→ YOUR TASK:
In the listing, locate the line containing "Looking at the", then quote it and all following lines exactly. Omit pictures.

— START OF PROVIDED RECORDS —

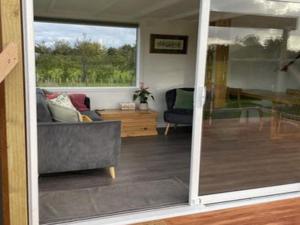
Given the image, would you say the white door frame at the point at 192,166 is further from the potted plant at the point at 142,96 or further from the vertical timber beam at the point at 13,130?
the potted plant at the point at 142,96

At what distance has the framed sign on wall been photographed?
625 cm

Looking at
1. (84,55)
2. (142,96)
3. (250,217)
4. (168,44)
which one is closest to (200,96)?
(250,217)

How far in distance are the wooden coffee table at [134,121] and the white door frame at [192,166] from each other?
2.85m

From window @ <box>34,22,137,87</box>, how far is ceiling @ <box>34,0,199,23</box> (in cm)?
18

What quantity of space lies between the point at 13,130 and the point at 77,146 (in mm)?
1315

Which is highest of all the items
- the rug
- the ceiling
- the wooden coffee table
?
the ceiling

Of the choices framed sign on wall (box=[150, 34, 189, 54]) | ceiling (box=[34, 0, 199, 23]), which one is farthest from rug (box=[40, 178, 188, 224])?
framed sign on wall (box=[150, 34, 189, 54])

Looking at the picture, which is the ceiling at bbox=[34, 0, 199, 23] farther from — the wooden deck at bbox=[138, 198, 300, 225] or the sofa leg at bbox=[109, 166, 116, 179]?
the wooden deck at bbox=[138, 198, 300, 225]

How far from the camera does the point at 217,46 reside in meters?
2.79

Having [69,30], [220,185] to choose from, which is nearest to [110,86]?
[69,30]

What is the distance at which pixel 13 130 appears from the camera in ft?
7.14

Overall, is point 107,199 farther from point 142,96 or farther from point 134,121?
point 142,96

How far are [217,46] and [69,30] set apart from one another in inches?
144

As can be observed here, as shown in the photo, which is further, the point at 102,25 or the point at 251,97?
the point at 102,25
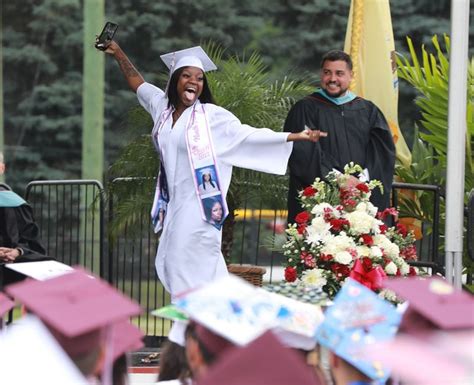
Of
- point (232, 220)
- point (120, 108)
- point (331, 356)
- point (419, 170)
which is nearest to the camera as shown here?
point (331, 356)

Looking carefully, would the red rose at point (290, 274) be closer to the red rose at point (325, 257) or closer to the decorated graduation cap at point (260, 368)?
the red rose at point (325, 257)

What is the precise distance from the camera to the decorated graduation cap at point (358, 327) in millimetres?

— END OF PROVIDED RECORDS —

→ COMPLETE ANSWER:
Looking at the picture, which is the ceiling at bbox=[34, 0, 199, 23] farther from — the wooden deck at bbox=[138, 198, 300, 225] or the sofa leg at bbox=[109, 166, 116, 179]?
the wooden deck at bbox=[138, 198, 300, 225]

How far from the camera does the point at 217,46 reside in meters?
2.79

Having [69,30], [220,185] to choose from, which is nearest to [110,86]?
[69,30]

What is the distance at which pixel 13 130 appears from the camera in ft?
7.14

Overall, is point 107,199 farther from point 142,96 or farther from point 134,121?
point 142,96

How far are [217,46] and [69,30] set apart from one another in inches?
144

As can be observed here, as shown in the photo, which is further, the point at 102,25 or the point at 251,97?
the point at 102,25
Of
- point (232, 220)
- point (120, 108)
- point (331, 356)
- point (419, 170)
which is nearest to the camera as shown here?
point (331, 356)

Looking carefully, would the red rose at point (290, 274) be closer to the red rose at point (325, 257) or closer to the decorated graduation cap at point (260, 368)?
the red rose at point (325, 257)

What is the precise distance from the camera to the decorated graduation cap at point (358, 327) in millimetres?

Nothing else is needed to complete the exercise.